TW: Violence, Transphobia

I woke up with a pain in the chest. It could be around 6 am, I guess. I roll on the mat and sit up. There is a chill breeze come in through the window, it is not a breeze – I recognize it with the same weight in the chest. I am in Pamban, a coastal village in interior TamilNadu to start research work for our documentary. I reached last night along with two of my friends who are sleeping beside me and it is coastal wind, not just any breeze. Picking up my change of clothes, I walk out of the hall where we all three slept during the night to the outdoor toilet and bathroom space. I mindfully avoid my slippers and let my bare feet land on the sand, it is smooth with soft peaks falling flat under my feet, winter has smoothened this sea sand. I walk ahead to the toilet.

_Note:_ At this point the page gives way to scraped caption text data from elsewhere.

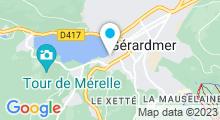 Plan Carte Piscine du Quai du Locle de Gerardmer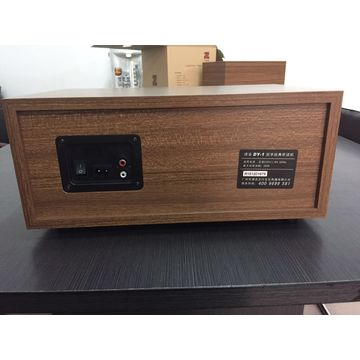 China Nice Audio/Home Theater Speakers, Wi-Fi Speakers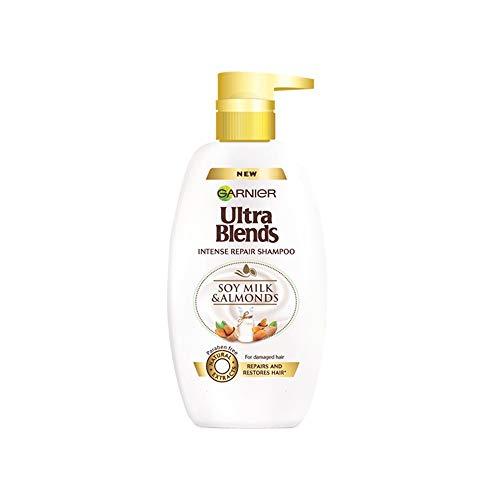Garnier Ultra Blends Shampoo, Soy Milk & Almonds, 640ml
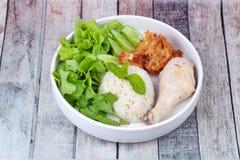 Arroz oleoso fluído do jasmim e chamada fluída da galinha como Hainanes foto de stock royalty free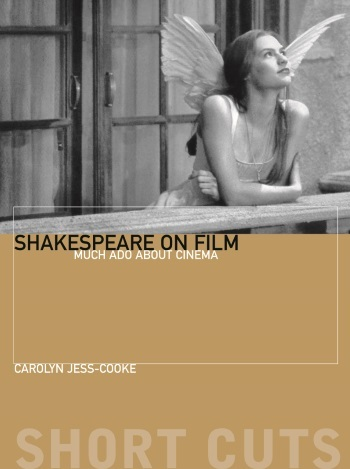 Buy Shakespeare on Film: Such Things as Dreams are Made of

The water is cold, so cold that my teeth rack through my cheeks. Before I could grab the towel, a silent wind comes in and my body shiver. I pat my body with towel and proceed to wear my cloths. I put in my chest compressing bra and proceed to wear the t-shirt. It amplifies the chest pain and I try to focus on everything else apart from my breathing. I hastily draw the track pants over my hips and come out of the bathroom. The scene is lighted now and I could see the distant blue line and whitish borders diminishing and building up again. The long hair strands in the crown of my head are wiggling and I slightly smile. I go inside, drop my towel and get my phone and start walking towards the coastline.


I walk to the end of sand and watch as the waves crash slowly along with the bunch of green coral leaves mixing up with the already existing piles of them. I grew up in a coastal town which is five hours from here. The coast looks very much similar to that of the town. I stare at the sea and it accumulates. So I take my phone from my pocket, thinking of sending a text to Amudhan, he must be sleeping, I think as I unlock the phone. And the date is 16th February, I instantly realize why I am at the verge of sinking in. Three years ago, a distant grandmother who brought me up died on this day and I couldn’t grieve properly. For the past eight months, things have been very ugly with home and I cannot go home. I drop my phone back into the pocket and walk back to the home where we are staying currently.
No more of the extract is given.